Japanese Patent Laid-Open No. 11-246478 Marshall BJ & Warren JR, THE LANCET, Vol.321, pp.1273-1275, 1984 Blaser M.J., J Infect Dis.Vol.161, pp.626-33, 1990 Nomura A, Stemmermann GN, Chyou PH, Kato I, Perez-Perez GI, Blaser M.J., N Engl J Med.Vol.325, pp.1132-6, 1991 Gal IE. European Food Research and Technology Vol.138, pp.86-92 (1968) Jones NL, Shabib S, Sherman PM. FEMS Microbiol Lett.

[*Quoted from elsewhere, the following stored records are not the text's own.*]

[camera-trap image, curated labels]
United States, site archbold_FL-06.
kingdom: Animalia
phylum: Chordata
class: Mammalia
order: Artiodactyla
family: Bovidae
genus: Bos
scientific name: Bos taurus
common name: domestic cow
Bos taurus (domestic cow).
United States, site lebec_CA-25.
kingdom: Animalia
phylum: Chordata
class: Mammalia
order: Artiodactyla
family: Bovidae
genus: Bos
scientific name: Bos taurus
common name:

Vol.146, pp.223-7, 1997 Makara GB, Csalay L, Frenkl R, Somfai Z, Szepeshazi K. Acta Med. Sci. Hung. Vol. 21, pp.213-6, 1965 LEE SO, Taehan Naekwa Hakhoe Chapchi Vol.41, pp.471-81, 1963 Yazawa et al., Journal of Horticultural Society, 58, 601-607, 1989

  It has been reported that capsaicin has a bacteriostatic action against H. pylori, but there is a problem that the amount that can be taken orally is limited due to its strong irritation. Therefore, there is a need for safe and effective anti-Helicobacter pylori agents.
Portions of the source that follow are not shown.